Over the years, English became the prominent language. Then during the 1960s, a great deal of documentation and work took place to help in the revitalization. The BC Language Project with Randy Bouchard and Dorthy Kennedy undertook more documentation and were the main collaborators on this project. They devised the present writing system that is used for the Sḵwxwú7mesh language. Eventually local Elementary and a High School included language classes as opposed to the normal French language option. A children's school called Xwemelch'stn Estimxwataxw School, meaning Xwmelch'stn Littleones School, with grades Kindergarten to 3, was built to assist in language immersion, with plans to expand it into a full immersion programed school.
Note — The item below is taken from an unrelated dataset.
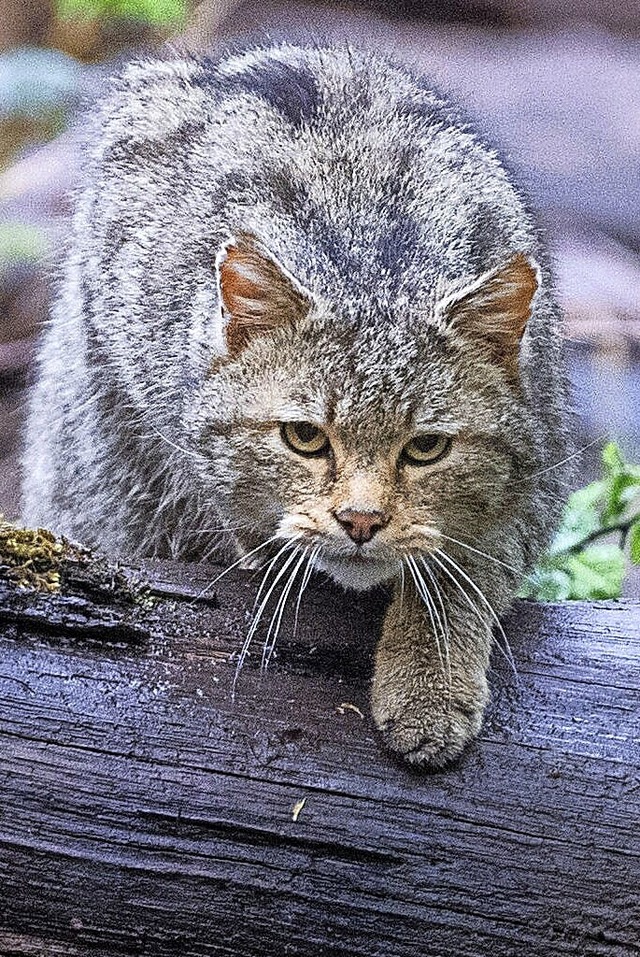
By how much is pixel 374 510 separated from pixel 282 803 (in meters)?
0.60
Salmon was caught using a variety of methods, the most common being the fishing weir. These traps allowed skilled hunters to easily spear a good amount of fish with little effort. Fish weirs were regularly used on the Cheakamus River, which takes its name from the village of Chiyakmesh. This translates into People of the Fish Weir, denoting the weir utilized in this area. This method of fishing required extensive cooperation between the men fishing and the women on the shore doing the cleaning.
In the past, salmon would be roasted over fires and eaten fresh, or dried for preservation. Using smoke over alder or hemlock fires preserved salmon so it could be stored for up two years. It could be soaked in water and prepared for eating. Over time, this evolved into a method preserving salmon through canning. Canned salmon are jarred or pickled, then stored for winter months.